South East Queensland
9.4 Runoff to surface water

Supporting Information

This line item consistes of the runoff to all surface water (including river channels downstream of surface water storages listed in line item 1.1 Storages).

The volume of runoff to surface water was more than three times greater during the 2010–11 year (12,694,060 ML) than the 2009–10 year (3,714,190 ML). This was due to the 2010–11 year being significantly wetter, with major flood events occurring in December 2010 and January 2011. Further information on the rainfall within the region can be found in the Climate overview.

Once the receiving landscape has become saturated during a rainfall event, all additional rainfall results in runoff. A number of small rainfall events during the year, with the landscape drying in between, will result in considerably less runoff than one or two large rainfall events with the same overall rainfall volume. The wet conditions during the 2010–11 year and major flood events contributed to the large runoff volumes.

Quantification Approach

Data Source

Bureau of Meteorology, National Climate Centre (NCC): daily climate grids (rainfall, temperature and solar radiation); Australian Hydrological Geospatial Fabric (AHGF), waterbody feature class. Commonwealth Scientific and Industrial Research Organisation (CSIRO): AWRA–L model parameters; monthly climatological average radiation grid data.

Provided by

Bureau of Meteorology.

Method

Rainfall runoff to surface water was estimated based on the AWRA–L version 1.0.0 stream flow model outputs.

Using climate grid data for the South East Queensland (SEQ) region (including precipitation, temperature and solar radiation data), AWRA–L was used to estimate the runoff depth at each grid point within the region. Only runoff from the landscape is considered; therefore, the surface areas of the major reservoirs were excluded from the analysis.

The average runoff depth from the landscape into the connected surface water store was determined as the weighted mean of the relevant grid points within the region boundary. Points were weighted based upon the area they represented within the reporting region to remove edge effects (where the area represented is not wholly within the reporting region) and the effect of changing area represented with changing latitude. Runoff depth was converted to a runoff volume by multiplying runoff depth by the total area of the region (excluding reservoirs).

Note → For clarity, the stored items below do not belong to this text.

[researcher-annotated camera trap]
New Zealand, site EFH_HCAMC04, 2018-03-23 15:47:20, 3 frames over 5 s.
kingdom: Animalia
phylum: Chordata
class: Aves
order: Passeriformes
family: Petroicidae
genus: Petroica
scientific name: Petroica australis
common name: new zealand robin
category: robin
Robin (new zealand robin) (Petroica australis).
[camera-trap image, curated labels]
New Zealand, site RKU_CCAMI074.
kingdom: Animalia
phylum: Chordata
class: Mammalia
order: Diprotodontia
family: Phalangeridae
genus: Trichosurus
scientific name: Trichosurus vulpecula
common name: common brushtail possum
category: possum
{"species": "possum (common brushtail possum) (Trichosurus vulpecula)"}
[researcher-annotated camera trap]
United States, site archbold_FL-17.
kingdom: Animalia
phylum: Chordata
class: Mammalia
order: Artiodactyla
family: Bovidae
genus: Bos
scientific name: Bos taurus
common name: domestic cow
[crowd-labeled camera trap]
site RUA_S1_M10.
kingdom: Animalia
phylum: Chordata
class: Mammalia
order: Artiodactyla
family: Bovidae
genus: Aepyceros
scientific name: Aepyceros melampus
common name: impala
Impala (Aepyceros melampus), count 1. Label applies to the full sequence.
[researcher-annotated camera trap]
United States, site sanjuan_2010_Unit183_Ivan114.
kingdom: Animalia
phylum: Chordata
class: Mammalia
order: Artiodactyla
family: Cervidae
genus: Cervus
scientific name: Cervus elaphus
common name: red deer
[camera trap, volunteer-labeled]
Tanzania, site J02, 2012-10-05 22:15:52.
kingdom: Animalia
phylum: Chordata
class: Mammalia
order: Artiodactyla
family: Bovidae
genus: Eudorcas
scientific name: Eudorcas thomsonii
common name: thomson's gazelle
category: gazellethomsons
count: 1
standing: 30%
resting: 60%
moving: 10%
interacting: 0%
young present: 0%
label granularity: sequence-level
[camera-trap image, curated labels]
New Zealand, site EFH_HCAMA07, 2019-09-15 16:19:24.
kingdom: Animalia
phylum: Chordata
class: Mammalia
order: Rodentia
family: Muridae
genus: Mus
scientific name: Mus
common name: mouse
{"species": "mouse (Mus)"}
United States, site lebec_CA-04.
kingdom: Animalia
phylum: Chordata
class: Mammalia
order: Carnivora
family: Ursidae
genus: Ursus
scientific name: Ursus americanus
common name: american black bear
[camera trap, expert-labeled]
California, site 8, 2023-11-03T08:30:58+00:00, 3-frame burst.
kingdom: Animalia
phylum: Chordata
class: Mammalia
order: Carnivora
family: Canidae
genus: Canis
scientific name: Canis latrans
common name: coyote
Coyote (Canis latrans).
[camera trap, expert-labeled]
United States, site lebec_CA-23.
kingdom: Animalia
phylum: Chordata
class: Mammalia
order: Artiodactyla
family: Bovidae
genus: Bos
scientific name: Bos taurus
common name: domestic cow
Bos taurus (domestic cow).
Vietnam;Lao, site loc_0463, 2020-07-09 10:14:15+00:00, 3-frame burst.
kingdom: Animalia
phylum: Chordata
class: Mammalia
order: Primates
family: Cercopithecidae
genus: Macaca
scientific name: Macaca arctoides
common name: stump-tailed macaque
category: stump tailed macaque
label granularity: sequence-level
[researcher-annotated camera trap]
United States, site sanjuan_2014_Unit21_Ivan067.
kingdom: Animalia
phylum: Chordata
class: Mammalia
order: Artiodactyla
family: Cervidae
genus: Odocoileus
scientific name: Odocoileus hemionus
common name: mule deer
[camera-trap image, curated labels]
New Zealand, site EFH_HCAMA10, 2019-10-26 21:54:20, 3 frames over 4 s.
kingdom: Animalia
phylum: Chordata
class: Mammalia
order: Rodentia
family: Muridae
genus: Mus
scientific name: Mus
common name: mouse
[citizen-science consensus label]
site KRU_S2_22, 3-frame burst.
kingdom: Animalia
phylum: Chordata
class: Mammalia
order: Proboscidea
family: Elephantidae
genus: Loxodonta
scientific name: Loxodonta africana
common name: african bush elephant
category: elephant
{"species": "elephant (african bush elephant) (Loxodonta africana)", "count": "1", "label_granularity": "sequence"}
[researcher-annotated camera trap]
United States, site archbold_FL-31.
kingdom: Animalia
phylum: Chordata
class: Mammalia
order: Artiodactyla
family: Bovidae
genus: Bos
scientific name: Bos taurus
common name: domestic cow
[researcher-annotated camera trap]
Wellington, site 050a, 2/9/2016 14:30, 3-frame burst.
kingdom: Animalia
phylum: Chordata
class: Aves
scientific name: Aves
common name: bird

Assumptions, Limitations, Caveats and Approximations

The estimated runoff was compared against historical flows at unimpaired catchments within the SEQ region for the 2010–11 water year and provided a suitable representation of the runoff for this year.

The runoff estimates were subject to the assumptions of the AWRA–L model detailed in Van Dijk (2010).

 

Uncertainty Information

The uncertainty estimate was not quantified.

Comparative year

This line item corresponds to line item 13.4.1 Runoff to connected surface water reported in the 2010 Account. There was a method change in the 2011 Account.

The following table compares the value at 30 June 2010 reported in the 2011 Account with the corresponding value reported in the 2010 Account.

Comparative year information – line item 9.4 Runoff to surface water
2011 Account line item 2010 Account line item Volume reported in the 2010 Account
(ML)
Prior period error correction
(ML)
Volume difference due to scope change
(ML)
Restated volume reported in the 2011 Account
(ML)
Additional information
9.4 Runoff to surface water 13.4.1 Runoff to connected surface water 2,722,267 0 991,923 3,714,190 Method for calculating runoff changed


It was recognised that the volume of runoff estimated for the comparison year (3,714,190 ML) was greater than the volume reported for the 2010 Account (2,722,267 ML). This was due to a change in modelling methods. The difference between the prior estimate of runoff and the estimate produced for the comparison year can be attributed to the choice of the AWRA–L v1.0.0 model instead of the previously used average of WaterDyn v26 and AWRA–L v0.5. The difference of 991,923 ML represents a change of approximately 36% of the previously published volume. This was considered material and therefore a comparison year volume of 3,714,190 ML was presented in the 2011 Account.